I have read Path Between the Seas and a number of other books about life and the wonders of Panama including a recent one called Banana People which I truly loved. I think that Goliath will be my next read. These books are especially interesting as they speak of parts of the country I live in and the past lives of people who shaped this wonderful country of Panama.
Here is an intro…“Roosevelt’s international board of engineers set the stage for Sibert’s travail when the majority report recommended a sea level canal, citing the dam planned for Gatun as a major reason for avoiding dams and locks with a sea level approach,” Robert W. Dickey explains in “Friction and Fun in Panama,” the 13th chapter in “Goliath of Panama: The Life of Soldier and Canal Builder William Luther Sibert,” his compelling new portrait of a farm boy from Alabama with a gift for mathematics who helped change the world’s geopolitical landscape.
“President Roosevelt, of course, rejected the report and ramrodded through Congress a slack water navigation plan – a system born of dams and operated by locks, as recommended by the panel’s minority,” Dickey continues. “After appointment to the Isthmian Canal Commission, Sibert studied the alternatives in detail and found himself in full agreement with the locks and dams concept.
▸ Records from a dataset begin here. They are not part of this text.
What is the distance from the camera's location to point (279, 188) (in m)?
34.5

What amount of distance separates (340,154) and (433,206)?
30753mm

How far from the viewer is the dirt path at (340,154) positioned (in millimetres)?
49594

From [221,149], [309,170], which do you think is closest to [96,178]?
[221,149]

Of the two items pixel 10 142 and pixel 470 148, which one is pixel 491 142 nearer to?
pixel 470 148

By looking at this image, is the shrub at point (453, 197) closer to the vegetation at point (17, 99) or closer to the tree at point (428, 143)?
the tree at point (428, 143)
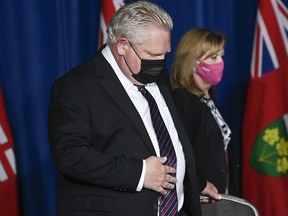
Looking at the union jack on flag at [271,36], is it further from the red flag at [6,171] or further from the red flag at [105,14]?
the red flag at [6,171]

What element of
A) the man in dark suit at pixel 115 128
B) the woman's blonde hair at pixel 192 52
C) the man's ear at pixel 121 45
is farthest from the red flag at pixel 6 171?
the man's ear at pixel 121 45

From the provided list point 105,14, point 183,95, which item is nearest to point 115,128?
point 183,95

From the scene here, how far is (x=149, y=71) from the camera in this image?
6.07ft

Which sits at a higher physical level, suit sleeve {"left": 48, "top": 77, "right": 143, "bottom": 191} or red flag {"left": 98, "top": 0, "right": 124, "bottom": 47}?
red flag {"left": 98, "top": 0, "right": 124, "bottom": 47}

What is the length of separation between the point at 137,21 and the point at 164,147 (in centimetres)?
38

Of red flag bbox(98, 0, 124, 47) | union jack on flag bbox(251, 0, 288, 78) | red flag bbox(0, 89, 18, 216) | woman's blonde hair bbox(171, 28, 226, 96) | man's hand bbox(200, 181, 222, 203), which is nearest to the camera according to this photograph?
man's hand bbox(200, 181, 222, 203)

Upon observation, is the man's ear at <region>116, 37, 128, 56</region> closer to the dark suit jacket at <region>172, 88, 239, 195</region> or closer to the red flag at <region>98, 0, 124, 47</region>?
the dark suit jacket at <region>172, 88, 239, 195</region>

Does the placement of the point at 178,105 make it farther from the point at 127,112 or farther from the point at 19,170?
the point at 19,170

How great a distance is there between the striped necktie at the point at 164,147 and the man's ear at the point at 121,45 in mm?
135

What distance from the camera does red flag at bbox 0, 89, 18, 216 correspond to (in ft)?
9.03

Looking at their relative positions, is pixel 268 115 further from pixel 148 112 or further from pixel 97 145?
pixel 97 145

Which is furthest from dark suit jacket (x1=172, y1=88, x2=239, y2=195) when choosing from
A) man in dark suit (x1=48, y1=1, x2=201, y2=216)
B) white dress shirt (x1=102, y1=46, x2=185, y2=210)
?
man in dark suit (x1=48, y1=1, x2=201, y2=216)

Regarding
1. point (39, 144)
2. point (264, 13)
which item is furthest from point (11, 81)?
point (264, 13)

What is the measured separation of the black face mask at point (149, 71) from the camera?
1.84 metres
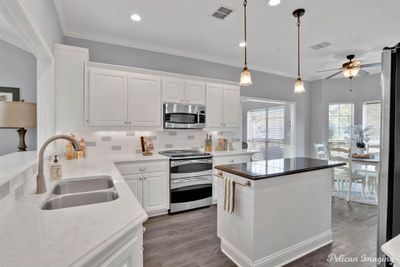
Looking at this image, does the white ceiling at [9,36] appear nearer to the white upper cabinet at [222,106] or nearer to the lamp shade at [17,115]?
the lamp shade at [17,115]

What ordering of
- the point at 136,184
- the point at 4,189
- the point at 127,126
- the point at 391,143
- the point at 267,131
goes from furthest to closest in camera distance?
the point at 267,131 → the point at 127,126 → the point at 136,184 → the point at 391,143 → the point at 4,189

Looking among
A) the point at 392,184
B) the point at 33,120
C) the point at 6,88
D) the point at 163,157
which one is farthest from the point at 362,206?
the point at 6,88

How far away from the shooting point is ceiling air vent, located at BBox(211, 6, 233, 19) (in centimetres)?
254

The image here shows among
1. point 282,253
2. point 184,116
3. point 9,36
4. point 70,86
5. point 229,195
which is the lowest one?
point 282,253

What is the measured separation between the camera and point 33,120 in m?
2.19

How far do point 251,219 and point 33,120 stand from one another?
2586 millimetres

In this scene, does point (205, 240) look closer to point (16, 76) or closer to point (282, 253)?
point (282, 253)

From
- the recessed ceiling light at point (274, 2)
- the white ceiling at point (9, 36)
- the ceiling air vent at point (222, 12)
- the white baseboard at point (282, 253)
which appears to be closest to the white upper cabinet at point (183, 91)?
the ceiling air vent at point (222, 12)

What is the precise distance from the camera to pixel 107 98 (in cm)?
302

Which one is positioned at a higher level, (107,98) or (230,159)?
(107,98)

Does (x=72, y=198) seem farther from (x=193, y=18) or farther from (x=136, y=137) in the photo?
(x=193, y=18)

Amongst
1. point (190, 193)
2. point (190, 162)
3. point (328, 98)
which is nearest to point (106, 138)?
point (190, 162)

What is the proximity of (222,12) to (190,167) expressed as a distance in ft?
7.79

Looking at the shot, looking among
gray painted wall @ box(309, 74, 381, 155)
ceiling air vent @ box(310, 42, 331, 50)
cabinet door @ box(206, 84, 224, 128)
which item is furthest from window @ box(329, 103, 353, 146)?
cabinet door @ box(206, 84, 224, 128)
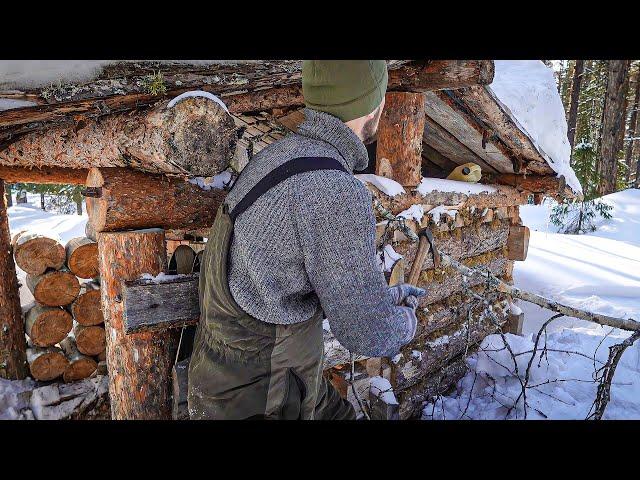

He welcomed the opportunity to participate in building the world’s greatest slack water navigating system. He knew it would work as it had worked on the Green and Barren Rivers back in Kentucky, only exponentially bigger and more complicated.”
“Goliath of Panama: The Life of Soldier and Canal Builder William Luther Sibert,” by Robert W. Dickey. Morley, Mo.: Acclaim Press, 2015. 384 pages, $26.95.